Indeed, plaintiff maintains that he did not become aware of the May Agreement until filing this suit. Pl. Opposition to Defendants' Motion to Dismiss at 12 n. 5.
Konig attempts to discount plaintiff's reliance upon the March Agreement by claiming that "the March 2007 document upon which plaintiff relies is incorporated into the Arbitration Agreement" and the Arbitration Agreement contains a confidentiality clause which prohibited any disclosure to plaintiff. Konig's Reply Memorandum in Support of his Motion to Dismiss at 19. Plaintiff, however, does not rely upon the Arbitration Agreement in his Amended Complaint; thus, this court may not consider it in ruling upon a motion to dismiss. See Chambers v. Time Warner, Inc., 282 F.3d 147, 152-53 (2d Cir. 2002).
Accordingly, plaintiff's motion for reconsideration on this ground is granted. Konig's motion to dismiss plaintiff's third-party-beneficiary claim pursuant to Rule 12(b)(6) of the Federal Rules of Civil Procedure is denied.
III. New York General Obligations Law Section 17-101
Pursuant to Section 17-101, "[a]n acknowledgment or promise contained in a writing signed by the party to be charged thereby is the only competent evidence of a new or continuing contract whereby to take an action out of the operation of the provisions of limitations of time for commencing actions under the civil practice law and rules . . ." N.Y. Gen. Ob. L. § 17-101. To revive the statute of limitations in accordance with Section 17-101, "the writing `must recognize an existing debt and contain nothing inconsistent with an intention on the part of the debtor to pay it.'" Bendavid v. Bendavid, No. 97 Civ. 6758 (DLC), 1997 WL 737678, at *1 (S.D.N.Y. Nov. 28, 1997) (quoting Estate of Vengroski v. Garden Inn, 114 A.D.2d 927, 928, 495 N.Y.S.2d 200, 201 (2d Dep't 1985)).
Plaintiff requests that this court reconsider its conclusion that the March Agreement did not constitute a valid acknowledgement restarting the statute of limitations for his claims against Weider pursuant to Section 17-101. This court previously concluded that because the March Agreement contains neither Weider's promise to pay nor Weider's signature, it did not constitute a valid acknowledgement pursuant to Section 17-101. Plaintiff seeks reconsideration of this court's conclusion on the grounds that (i) he is entitled to discovery to prove that Weider signed the March Agreement and (ii) "there is no requirement that the party acknowledging the debt be the party who has agreed to repay it." Pl. Motion for Reconsideration at 17-18.
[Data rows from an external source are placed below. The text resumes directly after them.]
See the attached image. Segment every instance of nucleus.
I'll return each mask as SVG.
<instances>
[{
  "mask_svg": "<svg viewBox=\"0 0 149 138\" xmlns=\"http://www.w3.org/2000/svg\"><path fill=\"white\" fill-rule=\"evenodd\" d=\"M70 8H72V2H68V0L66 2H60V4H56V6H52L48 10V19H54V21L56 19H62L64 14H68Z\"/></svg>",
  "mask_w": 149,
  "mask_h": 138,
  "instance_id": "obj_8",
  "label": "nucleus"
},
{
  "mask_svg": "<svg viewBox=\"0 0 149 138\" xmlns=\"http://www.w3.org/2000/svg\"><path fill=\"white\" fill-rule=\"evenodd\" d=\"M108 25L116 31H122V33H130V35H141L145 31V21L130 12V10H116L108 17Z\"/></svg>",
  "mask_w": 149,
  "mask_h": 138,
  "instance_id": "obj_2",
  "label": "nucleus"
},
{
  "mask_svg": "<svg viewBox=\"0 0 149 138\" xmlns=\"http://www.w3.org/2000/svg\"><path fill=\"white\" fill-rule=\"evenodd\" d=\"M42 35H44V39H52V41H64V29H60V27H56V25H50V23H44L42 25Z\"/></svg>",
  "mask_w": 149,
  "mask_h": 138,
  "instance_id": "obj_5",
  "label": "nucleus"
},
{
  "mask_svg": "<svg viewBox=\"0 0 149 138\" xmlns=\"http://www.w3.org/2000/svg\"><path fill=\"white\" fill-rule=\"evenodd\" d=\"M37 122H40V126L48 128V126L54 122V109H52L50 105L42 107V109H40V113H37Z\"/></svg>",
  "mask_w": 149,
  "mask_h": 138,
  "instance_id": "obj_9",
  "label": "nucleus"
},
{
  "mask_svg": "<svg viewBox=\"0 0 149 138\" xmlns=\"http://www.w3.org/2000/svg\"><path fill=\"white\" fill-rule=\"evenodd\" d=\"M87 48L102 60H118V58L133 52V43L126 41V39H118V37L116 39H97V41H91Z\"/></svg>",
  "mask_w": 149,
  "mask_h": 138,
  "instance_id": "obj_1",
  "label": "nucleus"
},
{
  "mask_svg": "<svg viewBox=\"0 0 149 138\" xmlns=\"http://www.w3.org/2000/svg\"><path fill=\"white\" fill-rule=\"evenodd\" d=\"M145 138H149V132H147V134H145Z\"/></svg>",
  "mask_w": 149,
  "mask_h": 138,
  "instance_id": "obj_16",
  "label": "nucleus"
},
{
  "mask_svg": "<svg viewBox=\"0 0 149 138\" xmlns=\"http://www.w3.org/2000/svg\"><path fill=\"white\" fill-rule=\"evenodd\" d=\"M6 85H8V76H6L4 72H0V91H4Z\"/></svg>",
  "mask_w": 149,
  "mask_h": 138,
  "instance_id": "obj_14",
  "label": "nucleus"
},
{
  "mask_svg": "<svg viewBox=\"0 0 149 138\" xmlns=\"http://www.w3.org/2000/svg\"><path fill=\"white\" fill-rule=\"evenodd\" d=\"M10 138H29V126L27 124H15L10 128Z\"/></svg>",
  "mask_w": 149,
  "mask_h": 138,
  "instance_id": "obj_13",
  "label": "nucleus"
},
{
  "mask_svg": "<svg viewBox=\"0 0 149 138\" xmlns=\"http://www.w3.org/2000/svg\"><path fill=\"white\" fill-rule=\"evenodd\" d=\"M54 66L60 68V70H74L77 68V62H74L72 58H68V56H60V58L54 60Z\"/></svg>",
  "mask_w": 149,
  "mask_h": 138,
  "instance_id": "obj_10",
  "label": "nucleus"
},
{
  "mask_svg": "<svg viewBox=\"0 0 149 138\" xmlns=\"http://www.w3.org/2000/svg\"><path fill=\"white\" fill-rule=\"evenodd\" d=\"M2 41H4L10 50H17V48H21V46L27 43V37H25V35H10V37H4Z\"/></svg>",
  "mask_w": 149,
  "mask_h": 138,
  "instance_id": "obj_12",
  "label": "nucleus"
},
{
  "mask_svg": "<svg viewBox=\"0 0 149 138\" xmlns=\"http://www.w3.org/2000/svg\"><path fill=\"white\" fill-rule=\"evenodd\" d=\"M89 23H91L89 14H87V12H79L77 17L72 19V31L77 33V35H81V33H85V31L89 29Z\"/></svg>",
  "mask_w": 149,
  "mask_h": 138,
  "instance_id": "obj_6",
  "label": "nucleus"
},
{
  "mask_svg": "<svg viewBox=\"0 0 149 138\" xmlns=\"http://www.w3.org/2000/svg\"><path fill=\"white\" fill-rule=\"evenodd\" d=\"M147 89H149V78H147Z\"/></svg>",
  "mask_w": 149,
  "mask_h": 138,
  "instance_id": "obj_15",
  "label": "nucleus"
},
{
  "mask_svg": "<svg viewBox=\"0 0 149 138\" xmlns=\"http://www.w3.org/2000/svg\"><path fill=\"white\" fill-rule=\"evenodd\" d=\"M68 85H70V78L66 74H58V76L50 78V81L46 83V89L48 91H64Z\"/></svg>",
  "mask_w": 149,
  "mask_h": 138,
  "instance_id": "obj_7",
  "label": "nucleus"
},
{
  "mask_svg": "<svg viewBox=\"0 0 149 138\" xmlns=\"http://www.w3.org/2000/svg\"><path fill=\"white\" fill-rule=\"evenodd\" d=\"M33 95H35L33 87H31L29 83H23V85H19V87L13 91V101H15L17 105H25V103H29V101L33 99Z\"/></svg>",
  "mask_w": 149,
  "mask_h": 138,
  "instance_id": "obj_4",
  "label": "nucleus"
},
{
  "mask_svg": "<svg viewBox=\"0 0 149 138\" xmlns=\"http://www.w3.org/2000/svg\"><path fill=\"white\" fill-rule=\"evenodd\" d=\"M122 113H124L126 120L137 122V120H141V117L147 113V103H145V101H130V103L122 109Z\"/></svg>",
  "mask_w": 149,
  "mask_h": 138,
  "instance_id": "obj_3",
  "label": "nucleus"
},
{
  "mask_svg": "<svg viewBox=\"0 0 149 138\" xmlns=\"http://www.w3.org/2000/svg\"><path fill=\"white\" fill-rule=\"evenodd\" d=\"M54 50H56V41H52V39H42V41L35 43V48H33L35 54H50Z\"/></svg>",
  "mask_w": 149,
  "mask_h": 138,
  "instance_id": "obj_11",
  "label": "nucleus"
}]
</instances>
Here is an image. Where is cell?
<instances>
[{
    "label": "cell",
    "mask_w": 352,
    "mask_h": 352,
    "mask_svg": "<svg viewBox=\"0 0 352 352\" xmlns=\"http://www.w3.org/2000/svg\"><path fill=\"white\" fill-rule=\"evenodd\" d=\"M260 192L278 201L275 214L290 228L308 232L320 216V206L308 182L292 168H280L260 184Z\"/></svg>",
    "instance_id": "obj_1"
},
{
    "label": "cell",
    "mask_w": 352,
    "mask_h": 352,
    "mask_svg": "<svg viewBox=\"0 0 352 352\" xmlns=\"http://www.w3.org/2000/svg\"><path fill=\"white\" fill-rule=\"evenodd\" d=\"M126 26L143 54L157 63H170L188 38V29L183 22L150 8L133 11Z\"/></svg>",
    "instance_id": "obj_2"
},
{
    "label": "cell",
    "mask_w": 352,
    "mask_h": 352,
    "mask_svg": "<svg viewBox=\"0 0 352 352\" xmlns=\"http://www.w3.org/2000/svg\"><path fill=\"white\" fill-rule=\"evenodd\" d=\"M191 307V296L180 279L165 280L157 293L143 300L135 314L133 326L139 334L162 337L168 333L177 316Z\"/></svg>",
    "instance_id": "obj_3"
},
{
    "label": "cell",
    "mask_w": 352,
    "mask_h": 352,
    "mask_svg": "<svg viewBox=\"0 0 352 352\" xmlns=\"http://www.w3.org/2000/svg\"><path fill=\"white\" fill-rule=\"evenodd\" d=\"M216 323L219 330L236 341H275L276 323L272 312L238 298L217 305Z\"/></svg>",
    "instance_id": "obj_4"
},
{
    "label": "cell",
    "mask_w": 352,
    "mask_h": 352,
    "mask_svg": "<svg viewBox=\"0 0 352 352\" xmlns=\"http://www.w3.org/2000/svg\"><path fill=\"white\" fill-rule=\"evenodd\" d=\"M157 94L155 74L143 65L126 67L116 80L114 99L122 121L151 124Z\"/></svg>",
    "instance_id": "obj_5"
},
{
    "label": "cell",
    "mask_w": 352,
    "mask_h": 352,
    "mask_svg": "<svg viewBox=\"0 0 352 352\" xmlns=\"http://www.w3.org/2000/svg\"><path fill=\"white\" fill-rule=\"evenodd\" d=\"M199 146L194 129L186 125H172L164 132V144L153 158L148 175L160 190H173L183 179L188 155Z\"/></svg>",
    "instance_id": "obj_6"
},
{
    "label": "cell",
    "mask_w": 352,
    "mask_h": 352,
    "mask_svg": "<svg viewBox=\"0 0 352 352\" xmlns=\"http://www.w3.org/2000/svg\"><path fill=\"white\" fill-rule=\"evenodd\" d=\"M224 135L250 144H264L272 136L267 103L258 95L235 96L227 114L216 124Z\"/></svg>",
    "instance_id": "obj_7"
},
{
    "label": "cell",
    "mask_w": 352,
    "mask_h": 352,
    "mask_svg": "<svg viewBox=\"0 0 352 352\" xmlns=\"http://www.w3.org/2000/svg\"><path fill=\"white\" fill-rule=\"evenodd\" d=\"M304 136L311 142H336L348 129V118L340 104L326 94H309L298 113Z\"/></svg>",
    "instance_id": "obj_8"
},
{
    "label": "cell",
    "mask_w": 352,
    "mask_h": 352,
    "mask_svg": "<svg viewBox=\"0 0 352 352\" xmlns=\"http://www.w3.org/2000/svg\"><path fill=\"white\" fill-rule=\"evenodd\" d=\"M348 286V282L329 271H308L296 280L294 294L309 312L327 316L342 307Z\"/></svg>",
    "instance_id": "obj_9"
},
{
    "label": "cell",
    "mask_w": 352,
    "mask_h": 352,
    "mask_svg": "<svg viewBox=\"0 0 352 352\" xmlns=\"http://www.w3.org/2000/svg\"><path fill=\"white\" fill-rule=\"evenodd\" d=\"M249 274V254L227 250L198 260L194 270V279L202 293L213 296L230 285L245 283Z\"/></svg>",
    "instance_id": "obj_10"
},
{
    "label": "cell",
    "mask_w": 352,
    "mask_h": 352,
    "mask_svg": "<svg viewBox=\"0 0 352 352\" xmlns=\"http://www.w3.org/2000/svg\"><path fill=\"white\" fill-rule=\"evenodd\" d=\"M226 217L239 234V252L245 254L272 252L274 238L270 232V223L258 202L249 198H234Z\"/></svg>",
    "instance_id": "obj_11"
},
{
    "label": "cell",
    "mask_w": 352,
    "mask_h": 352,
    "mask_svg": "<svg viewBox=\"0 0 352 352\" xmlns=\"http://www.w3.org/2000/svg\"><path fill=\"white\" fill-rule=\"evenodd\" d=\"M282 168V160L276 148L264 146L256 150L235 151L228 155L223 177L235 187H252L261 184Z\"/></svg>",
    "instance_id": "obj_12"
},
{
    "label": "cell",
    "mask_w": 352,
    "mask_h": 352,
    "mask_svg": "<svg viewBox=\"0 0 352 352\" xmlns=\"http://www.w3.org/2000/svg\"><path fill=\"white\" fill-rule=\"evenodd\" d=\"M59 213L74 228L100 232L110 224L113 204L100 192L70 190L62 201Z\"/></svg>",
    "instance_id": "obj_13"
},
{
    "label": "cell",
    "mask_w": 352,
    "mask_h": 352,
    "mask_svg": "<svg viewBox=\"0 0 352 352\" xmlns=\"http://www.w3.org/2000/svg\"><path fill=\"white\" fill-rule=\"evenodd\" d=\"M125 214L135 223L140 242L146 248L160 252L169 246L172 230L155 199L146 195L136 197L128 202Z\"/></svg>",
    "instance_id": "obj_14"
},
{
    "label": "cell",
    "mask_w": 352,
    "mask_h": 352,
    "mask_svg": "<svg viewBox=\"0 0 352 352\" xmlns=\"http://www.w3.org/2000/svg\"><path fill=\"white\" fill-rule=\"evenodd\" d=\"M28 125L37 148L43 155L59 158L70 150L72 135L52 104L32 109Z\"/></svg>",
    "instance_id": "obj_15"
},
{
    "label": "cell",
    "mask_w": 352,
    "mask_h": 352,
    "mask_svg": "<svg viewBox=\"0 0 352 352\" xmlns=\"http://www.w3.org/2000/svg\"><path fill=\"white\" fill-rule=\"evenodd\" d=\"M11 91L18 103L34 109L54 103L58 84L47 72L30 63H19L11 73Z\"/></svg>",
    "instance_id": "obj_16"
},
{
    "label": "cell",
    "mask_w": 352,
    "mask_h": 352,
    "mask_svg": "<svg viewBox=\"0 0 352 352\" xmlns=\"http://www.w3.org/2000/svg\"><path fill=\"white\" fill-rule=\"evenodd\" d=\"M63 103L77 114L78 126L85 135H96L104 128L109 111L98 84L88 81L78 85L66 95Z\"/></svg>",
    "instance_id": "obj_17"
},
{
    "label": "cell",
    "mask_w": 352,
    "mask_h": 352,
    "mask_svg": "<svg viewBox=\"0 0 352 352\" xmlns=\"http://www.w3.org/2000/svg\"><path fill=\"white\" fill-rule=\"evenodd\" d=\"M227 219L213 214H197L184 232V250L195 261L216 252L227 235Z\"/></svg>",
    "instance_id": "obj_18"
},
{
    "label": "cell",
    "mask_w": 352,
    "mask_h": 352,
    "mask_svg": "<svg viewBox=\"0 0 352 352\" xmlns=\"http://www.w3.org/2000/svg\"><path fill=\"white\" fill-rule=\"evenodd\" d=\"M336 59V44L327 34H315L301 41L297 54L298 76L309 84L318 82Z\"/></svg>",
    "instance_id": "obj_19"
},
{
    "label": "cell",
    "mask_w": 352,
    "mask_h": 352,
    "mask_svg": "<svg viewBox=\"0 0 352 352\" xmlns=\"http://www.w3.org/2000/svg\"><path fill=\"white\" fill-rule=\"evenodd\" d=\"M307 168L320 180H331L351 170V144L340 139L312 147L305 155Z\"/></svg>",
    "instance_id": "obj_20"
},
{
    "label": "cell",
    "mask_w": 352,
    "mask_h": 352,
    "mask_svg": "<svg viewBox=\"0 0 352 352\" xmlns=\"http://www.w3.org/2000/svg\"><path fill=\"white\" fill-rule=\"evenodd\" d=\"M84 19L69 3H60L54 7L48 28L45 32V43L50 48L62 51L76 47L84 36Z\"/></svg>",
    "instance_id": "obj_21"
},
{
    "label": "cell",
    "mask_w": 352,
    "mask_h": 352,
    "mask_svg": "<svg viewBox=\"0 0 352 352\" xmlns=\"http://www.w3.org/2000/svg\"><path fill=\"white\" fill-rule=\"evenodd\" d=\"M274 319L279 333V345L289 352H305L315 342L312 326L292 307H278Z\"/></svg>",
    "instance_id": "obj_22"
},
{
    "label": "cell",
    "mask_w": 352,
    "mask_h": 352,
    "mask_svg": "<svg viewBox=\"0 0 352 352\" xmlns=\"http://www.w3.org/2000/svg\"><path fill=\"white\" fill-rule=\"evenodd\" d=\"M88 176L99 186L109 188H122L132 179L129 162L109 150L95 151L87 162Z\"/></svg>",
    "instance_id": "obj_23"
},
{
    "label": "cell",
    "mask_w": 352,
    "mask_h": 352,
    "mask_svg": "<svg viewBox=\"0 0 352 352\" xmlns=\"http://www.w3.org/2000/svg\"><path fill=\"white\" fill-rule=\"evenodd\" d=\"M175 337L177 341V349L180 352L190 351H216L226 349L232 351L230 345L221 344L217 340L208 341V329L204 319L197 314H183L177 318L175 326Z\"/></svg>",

Even if plaintiff is correct that Weider signed the March Agreement and that the party signing an acknowledgment need not be the party that has agreed to make the payments, the March Agreement fails to render plaintiff's claim against Weider timely under Section 17-101. The March Agreement is not a valid acknowledgment on the part of Weider because it is inconsistent with an intention on his part to pay the Loan. Bendavid, 1997 WL 737678, at *1. Though the March Agreement acknowledges the existence of the Loan, it does not contain an unconditional promise by Weider, or anyone acting on his behalf, to pay his debt to plaintiff. See Sichol v. Crocker, 177 A.D.2d 842, 843 (N.Y. App. Div. 1991) (holding that a letter did not constitute an acknowledgment for the purposes of Section 17-101 because while it "arguably acknowledged the existence of indebtedness, there was no unconditional promise to pay it"). Rather, the March Agreement contains a promise by Konig to fully satisfy the Loan and a promise by Roth to encourage plaintiff to accept Konig's settlement offer. March Agreement ¶ 3. Because Konig promised to fully satisfy the Loan in the March Agreement, that agreement indicates that Weider had no intention to pay his debt to plaintiff; the agreement shows an intention on the part of defendants to have Konig fully satisfy the debt in place of Weider. The March Agreement is inconsistent with an intention on the part of Weider to pay his debt to plaintiff.
Accordingly, the March Agreement is not a valid acknowledgment on the part of Weider under Section 17-101. Plaintiff's motion to reconsider the court's conclusion that the March Agreement did not constitute a valid acknowledgement pursuant to Section 17-101 is denied.
In his motion for reconsideration, plaintiff seeks clarification with respect to two points in the court's February 14 Order. Pl. Mem. at 4. With respect to plaintiff's first request for clarification, as stated above, the March Agreement did not constitute a valid acknowledgement under Section 17-101. With respect to its second request for clarification, footnote 4 on page 9 of the February 14 Order incorrectly refers to plaintiff's claim against Weider; it should refer to his claim against Konig.
CONCLUSION
For the reasons set forth above, plaintiff's motion is granted in part and denied in part. The court finds that plaintiff has sufficiently alleged a third-party-beneficiary claim against Konig. Plaintiff's motion for reconsideration is granted on that ground. Thus, Konig's motion to dismiss plaintiff's third-party-beneficiary claim is denied. The court, however, rejects plaintiff's claim that the March Agreement constituted a valid acknowledgment pursuant to Section 17-101. His motion for reconsideration is denied on that ground.SO ORDERED.